Reinforcement learning (RL) has emerged as a promising paradigm for autonomous control tasks, where agents must learn sequential decision-making in dynamic and uncertain environments. Among RL algorithms, Deep Q-Networks (DQN) and Advantage Actor-Critic (A2C) represent two widely used approaches—value-based and policy-based, respectively—each with distinct strengths and limitations. This study presents a comparative analysis of DQN and A2C applied to the challenging CarRacing-v3 environment, where agents must handle continuous dynamics such as steering, acceleration, and braking.

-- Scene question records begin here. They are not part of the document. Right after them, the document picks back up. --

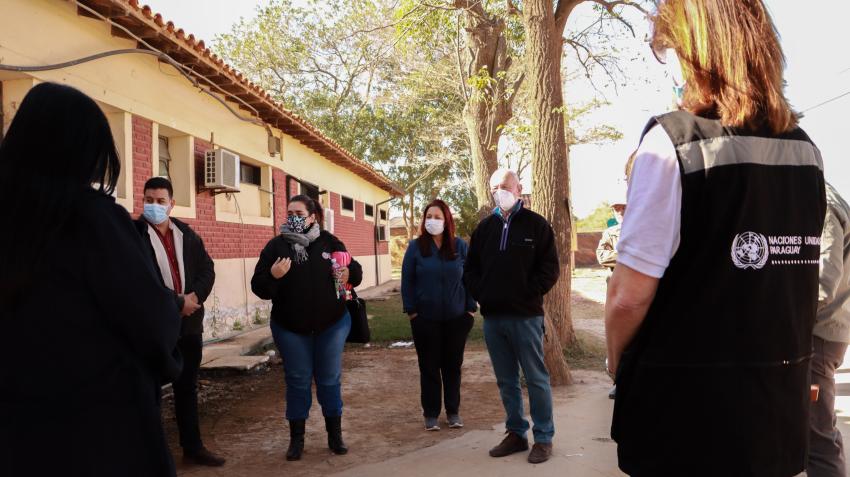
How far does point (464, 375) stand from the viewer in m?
7.34

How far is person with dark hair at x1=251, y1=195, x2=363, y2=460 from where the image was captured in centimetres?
431

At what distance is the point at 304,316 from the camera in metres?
4.30

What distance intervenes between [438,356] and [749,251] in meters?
3.86

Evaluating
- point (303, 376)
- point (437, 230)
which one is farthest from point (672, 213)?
point (437, 230)

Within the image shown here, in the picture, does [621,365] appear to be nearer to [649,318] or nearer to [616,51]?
[649,318]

Both agents were trained using preprocessed input frames, which involved grayscale conversion, cropping, resizing, normalization, and frame stacking to capture temporal dependencies. DQN was implemented with experience replay, target networks, and Double DQN extensions, while A2C employed a shared convolutional encoder for actor and critic networks with entropy regularization to encourage exploration. Training progress was measured using average return, stability, and computational efficiency.
Results revealed that neither DQN nor A2C achieved consistently stable driving policies. DQN struggled with continuous control due to its discretized action formulation, resulting in fluctuating average returns and poor convergence (final average return ≈ –71.5). A2C, while better suited for continuous actions, also stagnated with limited learning progression (average return ≈ –72.4), suggesting inefficiencies in exploration and sensitivity to hyperparameters.
In conclusion, this study highlights the challenges of applying classical RL algorithms to high-dimensional autonomous driving tasks. The findings provide empirical insights into their trade-offs and point toward the need for hybrid or advanced methods—such as DDPG, TD3, or SAC—that combine stability, efficiency, and adaptability for real-world autonomous driving applications.